Teachers’ unions have historically resisted such a deal, opting instead for smaller across-the-board salary increases accompanied by more teachers and staff (which has the character of a union membership campaign). Salaries have then continued to stagnate as more personnel soak up available school expenditures. Additionally, raises going indiscriminately to ineffective teachers likely dampen public enthusiasm for salary increases.
Of course, linking raises to performance requires evaluations with consequences. Mentioning evaluation often brings out a slew of arguments aimed at showing that any evaluation system—whether involving measures of student learning, supervisor and peer ratings, or parental input—has potential flaws. The claim that teachers can’t be evaluated meaningfully stands in stark contrast, however, to what is seen in the vast majority of complex jobs across the economy.

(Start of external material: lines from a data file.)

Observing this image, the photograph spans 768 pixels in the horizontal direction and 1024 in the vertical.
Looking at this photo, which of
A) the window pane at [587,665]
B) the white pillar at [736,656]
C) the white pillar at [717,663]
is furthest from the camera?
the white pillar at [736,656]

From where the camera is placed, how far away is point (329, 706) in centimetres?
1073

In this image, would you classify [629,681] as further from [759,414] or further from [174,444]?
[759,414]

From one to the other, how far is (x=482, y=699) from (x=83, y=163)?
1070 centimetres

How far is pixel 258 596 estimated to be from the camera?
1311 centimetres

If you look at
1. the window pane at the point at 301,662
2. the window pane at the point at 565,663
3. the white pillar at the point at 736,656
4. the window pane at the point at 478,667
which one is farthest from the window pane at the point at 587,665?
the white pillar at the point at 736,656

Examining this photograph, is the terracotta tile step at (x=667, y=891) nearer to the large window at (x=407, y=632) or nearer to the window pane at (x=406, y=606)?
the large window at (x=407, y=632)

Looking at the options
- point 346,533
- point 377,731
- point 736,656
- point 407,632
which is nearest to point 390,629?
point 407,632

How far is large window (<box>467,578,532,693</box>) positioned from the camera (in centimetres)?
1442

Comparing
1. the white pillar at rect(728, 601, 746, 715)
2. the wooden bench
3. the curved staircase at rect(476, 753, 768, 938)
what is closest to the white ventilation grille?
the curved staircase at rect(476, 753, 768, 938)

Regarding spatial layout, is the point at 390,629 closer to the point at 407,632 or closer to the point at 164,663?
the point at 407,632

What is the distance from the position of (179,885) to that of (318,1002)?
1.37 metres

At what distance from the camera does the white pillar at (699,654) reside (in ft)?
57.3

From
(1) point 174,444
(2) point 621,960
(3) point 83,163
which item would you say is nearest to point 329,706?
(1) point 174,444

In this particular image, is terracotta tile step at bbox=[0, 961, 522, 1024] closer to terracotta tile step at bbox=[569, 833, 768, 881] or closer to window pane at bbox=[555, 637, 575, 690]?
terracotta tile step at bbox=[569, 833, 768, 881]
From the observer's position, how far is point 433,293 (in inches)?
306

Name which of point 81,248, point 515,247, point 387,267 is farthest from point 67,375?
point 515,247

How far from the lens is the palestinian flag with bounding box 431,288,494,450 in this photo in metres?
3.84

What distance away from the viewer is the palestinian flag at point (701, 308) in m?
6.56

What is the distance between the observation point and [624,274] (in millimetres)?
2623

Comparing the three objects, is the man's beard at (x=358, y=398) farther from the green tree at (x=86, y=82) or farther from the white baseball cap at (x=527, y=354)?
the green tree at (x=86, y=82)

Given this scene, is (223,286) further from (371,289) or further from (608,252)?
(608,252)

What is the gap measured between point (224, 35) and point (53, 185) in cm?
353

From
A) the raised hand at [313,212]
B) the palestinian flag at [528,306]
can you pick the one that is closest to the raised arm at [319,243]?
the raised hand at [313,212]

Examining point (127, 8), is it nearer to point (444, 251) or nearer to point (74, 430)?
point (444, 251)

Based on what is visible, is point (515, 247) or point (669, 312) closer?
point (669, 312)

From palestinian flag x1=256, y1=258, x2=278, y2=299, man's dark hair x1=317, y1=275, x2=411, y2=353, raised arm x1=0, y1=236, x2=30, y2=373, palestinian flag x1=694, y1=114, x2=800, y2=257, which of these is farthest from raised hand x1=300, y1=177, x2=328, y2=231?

A change will take leadership. To set a new, more positive path on evaluation, union leaders might take seriously one strand of their own rhetoric: We need to professionalize teaching. To some, professionalizing teachers means paying teachers the same as accountants. A more apt definition is professionals are people willing to be held responsible for their performance.
If teachers and their unions were to move toward this understanding of professionalization, I think we could escape our bad salary deal. I believe the public would be willing to pay much better salaries to effective teachers to make our students more competitive in the world economy.
The teachers’ unions are struggling to find their footing in a world where less than half of the public thinks unions have a positive impact on schools and where the Janus v. AFSCME Council 31 decision weakens their ability to attract and hold members. Under the grand bargain, however, teachers could be paid significantly more, and unions could play an important role in promoting and shaping teacher evaluations. Most important, enhanced student achievement would engender broad economic gains across society.